Dava konusu istem: Davacı tarafından, davalı idarenin … tarih, … sayı ve "usulsüz su kullanımı" konulu işlemi ile anılan işlemin dayanağı olan Mardin Su ve Kanalizasyon İdaresi Genel Müdürlüğü Tarifeler ve Abone Hizmetleri Yönetmeliğinin 5. maddesi (c) bendinin tamamının ve 24/1-b maddesinin "…'nun su ve kanalizasyon hizmetlerinden yararlanmamasına rağmen" ibaresinin iptali istemiyle dava açılmıştır.

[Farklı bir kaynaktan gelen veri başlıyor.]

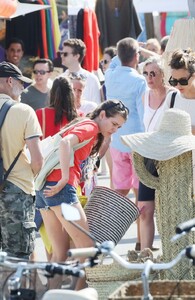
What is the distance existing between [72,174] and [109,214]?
1.31ft

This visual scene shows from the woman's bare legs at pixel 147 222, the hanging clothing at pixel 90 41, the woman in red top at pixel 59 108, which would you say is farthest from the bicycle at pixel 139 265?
the hanging clothing at pixel 90 41

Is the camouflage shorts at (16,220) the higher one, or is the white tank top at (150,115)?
the white tank top at (150,115)

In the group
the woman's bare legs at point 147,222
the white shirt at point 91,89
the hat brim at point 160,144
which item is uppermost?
the hat brim at point 160,144

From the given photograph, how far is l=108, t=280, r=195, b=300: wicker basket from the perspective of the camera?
499 centimetres

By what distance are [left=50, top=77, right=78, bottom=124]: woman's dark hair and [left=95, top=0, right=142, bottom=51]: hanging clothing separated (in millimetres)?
8791

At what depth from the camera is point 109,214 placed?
299 inches

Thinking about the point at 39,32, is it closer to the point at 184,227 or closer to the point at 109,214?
the point at 109,214

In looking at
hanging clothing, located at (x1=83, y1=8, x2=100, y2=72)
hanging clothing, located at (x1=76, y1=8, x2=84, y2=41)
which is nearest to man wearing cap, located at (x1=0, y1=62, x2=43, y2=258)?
hanging clothing, located at (x1=83, y1=8, x2=100, y2=72)

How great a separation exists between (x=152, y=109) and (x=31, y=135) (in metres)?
2.48

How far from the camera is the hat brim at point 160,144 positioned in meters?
7.19

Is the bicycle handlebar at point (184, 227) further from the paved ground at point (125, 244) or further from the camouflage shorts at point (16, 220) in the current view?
the paved ground at point (125, 244)

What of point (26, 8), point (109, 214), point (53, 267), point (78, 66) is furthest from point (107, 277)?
point (26, 8)

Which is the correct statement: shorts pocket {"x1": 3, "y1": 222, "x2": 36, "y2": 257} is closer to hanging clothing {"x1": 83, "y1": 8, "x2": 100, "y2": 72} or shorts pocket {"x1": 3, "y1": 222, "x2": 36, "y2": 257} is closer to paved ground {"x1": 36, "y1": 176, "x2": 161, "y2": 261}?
paved ground {"x1": 36, "y1": 176, "x2": 161, "y2": 261}

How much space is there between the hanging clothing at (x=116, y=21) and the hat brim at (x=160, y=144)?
9.86 m
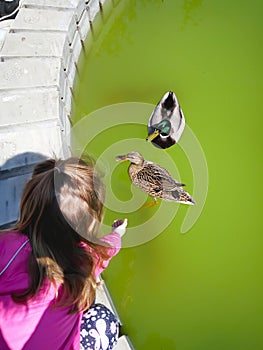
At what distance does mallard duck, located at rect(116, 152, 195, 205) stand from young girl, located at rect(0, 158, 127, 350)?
114 centimetres

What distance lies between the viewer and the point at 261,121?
3596 mm

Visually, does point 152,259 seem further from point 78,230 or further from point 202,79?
point 202,79

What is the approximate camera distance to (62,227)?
185cm

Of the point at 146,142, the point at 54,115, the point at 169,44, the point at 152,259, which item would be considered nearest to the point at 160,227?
the point at 152,259

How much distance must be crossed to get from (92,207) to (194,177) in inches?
58.3

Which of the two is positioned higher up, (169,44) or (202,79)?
(169,44)

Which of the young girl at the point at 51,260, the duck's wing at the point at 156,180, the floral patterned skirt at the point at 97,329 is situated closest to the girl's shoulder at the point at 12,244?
the young girl at the point at 51,260

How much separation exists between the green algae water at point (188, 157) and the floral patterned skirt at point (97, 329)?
44 cm

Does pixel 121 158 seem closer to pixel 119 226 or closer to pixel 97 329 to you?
pixel 119 226

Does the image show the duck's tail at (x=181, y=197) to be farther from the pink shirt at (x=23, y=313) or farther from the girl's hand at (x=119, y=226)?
the pink shirt at (x=23, y=313)

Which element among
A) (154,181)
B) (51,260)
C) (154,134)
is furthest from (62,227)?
(154,134)

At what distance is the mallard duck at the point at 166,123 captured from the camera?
3.40 metres

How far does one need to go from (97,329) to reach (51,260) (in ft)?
1.74

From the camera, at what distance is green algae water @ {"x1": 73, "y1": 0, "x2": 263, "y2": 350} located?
9.12ft
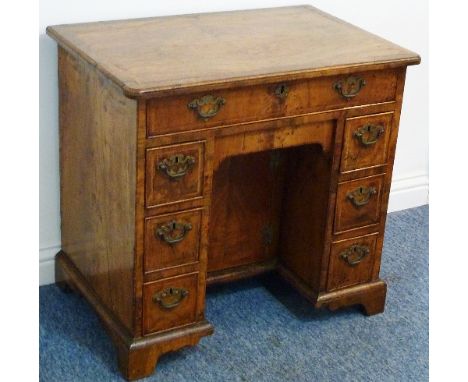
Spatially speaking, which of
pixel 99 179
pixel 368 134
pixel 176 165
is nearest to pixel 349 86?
pixel 368 134

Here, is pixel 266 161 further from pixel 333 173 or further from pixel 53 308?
pixel 53 308

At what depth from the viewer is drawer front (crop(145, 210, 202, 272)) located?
6.57 ft

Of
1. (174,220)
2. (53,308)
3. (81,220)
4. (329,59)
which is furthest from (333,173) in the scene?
(53,308)

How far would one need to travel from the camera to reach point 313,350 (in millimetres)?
2305

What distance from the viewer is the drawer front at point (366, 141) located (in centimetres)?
215

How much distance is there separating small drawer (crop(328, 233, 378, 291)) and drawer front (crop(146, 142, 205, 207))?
0.50 metres

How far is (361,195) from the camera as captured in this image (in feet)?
7.43

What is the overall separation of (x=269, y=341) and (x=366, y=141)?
0.58m

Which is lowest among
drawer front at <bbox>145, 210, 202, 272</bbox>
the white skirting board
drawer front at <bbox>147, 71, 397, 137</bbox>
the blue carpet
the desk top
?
the blue carpet

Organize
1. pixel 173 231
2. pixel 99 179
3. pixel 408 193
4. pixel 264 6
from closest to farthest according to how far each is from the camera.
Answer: pixel 173 231 → pixel 99 179 → pixel 264 6 → pixel 408 193

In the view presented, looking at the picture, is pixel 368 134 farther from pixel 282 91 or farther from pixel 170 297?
pixel 170 297

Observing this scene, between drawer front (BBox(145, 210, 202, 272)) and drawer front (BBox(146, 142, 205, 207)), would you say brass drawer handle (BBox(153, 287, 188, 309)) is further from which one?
drawer front (BBox(146, 142, 205, 207))

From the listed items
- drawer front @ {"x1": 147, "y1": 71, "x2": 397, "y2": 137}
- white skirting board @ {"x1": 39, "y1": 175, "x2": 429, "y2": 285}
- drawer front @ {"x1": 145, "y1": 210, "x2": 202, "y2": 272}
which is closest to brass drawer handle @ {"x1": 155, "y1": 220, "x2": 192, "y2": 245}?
drawer front @ {"x1": 145, "y1": 210, "x2": 202, "y2": 272}

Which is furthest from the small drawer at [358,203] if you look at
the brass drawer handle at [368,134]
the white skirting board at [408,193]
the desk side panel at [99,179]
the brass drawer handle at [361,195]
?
the white skirting board at [408,193]
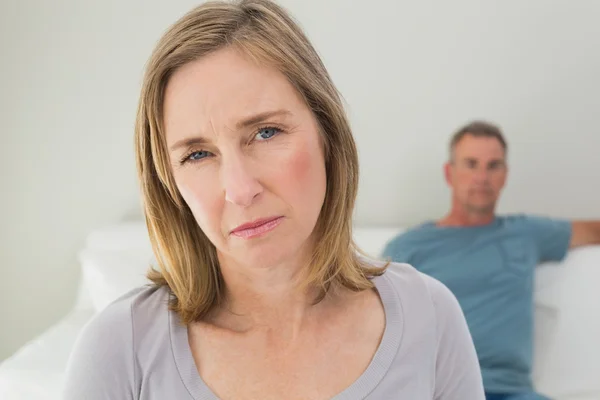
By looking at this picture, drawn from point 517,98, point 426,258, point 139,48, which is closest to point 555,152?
point 517,98

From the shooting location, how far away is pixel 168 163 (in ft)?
2.70

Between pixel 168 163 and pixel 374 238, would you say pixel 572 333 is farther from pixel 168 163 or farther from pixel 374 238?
pixel 168 163

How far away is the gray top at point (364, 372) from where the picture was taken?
812mm

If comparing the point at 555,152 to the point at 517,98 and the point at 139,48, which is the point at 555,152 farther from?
the point at 139,48

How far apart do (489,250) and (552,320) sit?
26cm

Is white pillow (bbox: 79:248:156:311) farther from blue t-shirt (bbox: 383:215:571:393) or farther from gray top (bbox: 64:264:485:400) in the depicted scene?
gray top (bbox: 64:264:485:400)

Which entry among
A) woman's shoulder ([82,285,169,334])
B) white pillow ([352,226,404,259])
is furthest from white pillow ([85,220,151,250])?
woman's shoulder ([82,285,169,334])

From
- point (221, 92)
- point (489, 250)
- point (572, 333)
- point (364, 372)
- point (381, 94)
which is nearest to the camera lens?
point (221, 92)

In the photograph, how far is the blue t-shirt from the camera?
5.89ft

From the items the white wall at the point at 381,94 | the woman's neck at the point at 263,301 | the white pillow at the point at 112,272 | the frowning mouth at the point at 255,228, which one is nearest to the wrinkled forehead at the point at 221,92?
the frowning mouth at the point at 255,228

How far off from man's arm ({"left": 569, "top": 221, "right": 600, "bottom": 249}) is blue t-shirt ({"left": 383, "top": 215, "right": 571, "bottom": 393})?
29mm

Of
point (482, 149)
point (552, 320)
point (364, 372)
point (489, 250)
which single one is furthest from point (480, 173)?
point (364, 372)

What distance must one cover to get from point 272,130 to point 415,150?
58.3 inches

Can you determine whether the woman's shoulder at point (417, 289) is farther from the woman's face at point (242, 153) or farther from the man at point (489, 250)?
A: the man at point (489, 250)
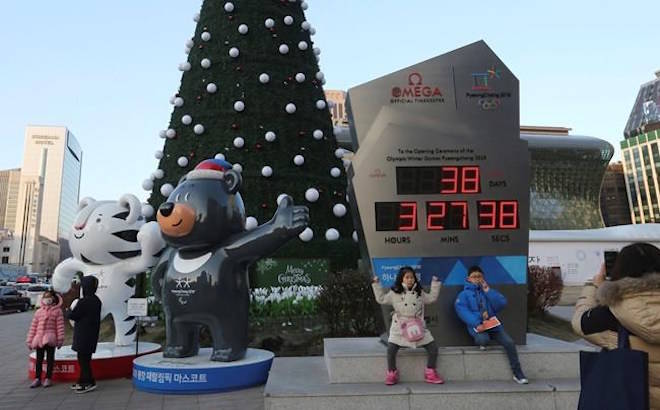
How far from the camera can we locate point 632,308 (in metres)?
2.43

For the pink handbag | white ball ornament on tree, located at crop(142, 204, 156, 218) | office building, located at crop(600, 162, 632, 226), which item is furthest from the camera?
office building, located at crop(600, 162, 632, 226)

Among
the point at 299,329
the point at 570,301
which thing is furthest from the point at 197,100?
the point at 570,301

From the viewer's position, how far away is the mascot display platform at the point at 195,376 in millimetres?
6688

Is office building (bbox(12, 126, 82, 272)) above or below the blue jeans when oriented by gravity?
above

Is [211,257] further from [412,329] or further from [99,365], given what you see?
[412,329]

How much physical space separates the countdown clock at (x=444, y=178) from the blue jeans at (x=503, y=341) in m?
0.47

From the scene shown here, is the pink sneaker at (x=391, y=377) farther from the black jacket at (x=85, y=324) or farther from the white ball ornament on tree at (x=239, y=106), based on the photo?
the white ball ornament on tree at (x=239, y=106)

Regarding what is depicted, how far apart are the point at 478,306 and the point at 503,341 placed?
0.54m

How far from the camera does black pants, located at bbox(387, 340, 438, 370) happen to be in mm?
6012

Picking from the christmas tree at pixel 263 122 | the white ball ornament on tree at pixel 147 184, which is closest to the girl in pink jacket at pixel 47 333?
the christmas tree at pixel 263 122

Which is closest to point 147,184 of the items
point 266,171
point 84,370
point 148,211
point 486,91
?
point 148,211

İlk Derece Mahkemesi kararının özeti: ... İdare Mahkemesince verilen tarih … ve E:…, K:…sayılı kararında; Kanalizasyon hizmetlerinden yararlanmamasına rağmen, kendi imkânlarıyla elde ettikleri suyu kullanarak atıksu üreten aboneler ile su kullanan ve atıksularını doğrudan veya dolaylı olarak kanala, alıcı ortamlara deşarj eden tesis ve işletmelerin özellikleri dikkate alınarak varsa sayaçla ölçülen sarfiyat üzerinden veya çalışan kişi sayısına bağlı olarak hesaplanan su tüketimi üzerinden kullanılmış suları uzaklaştırma bedeli alınacağının düzenlendiği düzenleme ile ...'nun su ve kanalizasyon hizmetlerinden birlikte yararlanan veya yalnızca su hizmetlerinden yararlanan aboneler ve kendi imkanlarıyla elde ettikleri suyu ...'nun kanalizasyon ve kullanılmış suların uzaklaştırılması hizmetlerinden yararlanarak deşarj eden aboneler ile kendi imkanlarıyla elde ettikleri suyu kullanarak atıksu üreten aboneler arasında eşit bir düzenlemeye gidildiği her üç abone tipinde de ortak unsur, ...'nun sunduğu su ve kanalizasyon hizmetinden yararlansa da yararlanmayıp kendi imkanlarıyla elde ettiği suyu kullansa da, atıksu üretilmesi ve üretilen bu atıksuların deşarj edilmesi görevinin ilgili mevzuatta davalı idarenin görev alanında tanımlanması olduğu, atık suların zararsız hale getirilmesinin belediyelerin ve ilgili kuruluşların görevi içerisinde olduğu, dolayısıyla her abonenin kullandığı su kadar atık su üreteceği ve tarife gereğince hesaplanan su tüketimi üzerinden işletmelerin kullanılmış suları uzaklaştırılma bedeli ödemesi gerektiği hususları birlikte değerlendirildiğinde, 30/12/2015 tarihli işlemin dayanağı olan Yönetmeliğin 5. maddesinin (c) bendi ile 24. maddesinin (b) bendinin "...'nun su ve kanalizasyon hizmetlerinden yararlanmamasına rağmen" ibaresinde hukuka ve mevzuat hükümlerine aykırılık bulunmadığı, öte yandan, davacının 01/06/2015 tarihinde yapılan denetimde usulsüz su kullandığının tespit edildiği, davacı tarafından izinler alınarak açılan kuyulardan su temin edildiği belirtilse de, kendi imkanlarıyla elde ettiği suyu kullanarak atıksu üreten kişilerin de aboneliklerinin yapılmasının mevzuat gereği olduğu anlaşıldığından, davacının resen abone yapılmasına ve geriye dönük olarak tahakkuk çıkarılmasına ilişkin dava konusu … tarihli ve … sayılı işlemde de hukuka aykırılık görülmemiştir gerekçesiyle davanın reddine karar verilmiştir.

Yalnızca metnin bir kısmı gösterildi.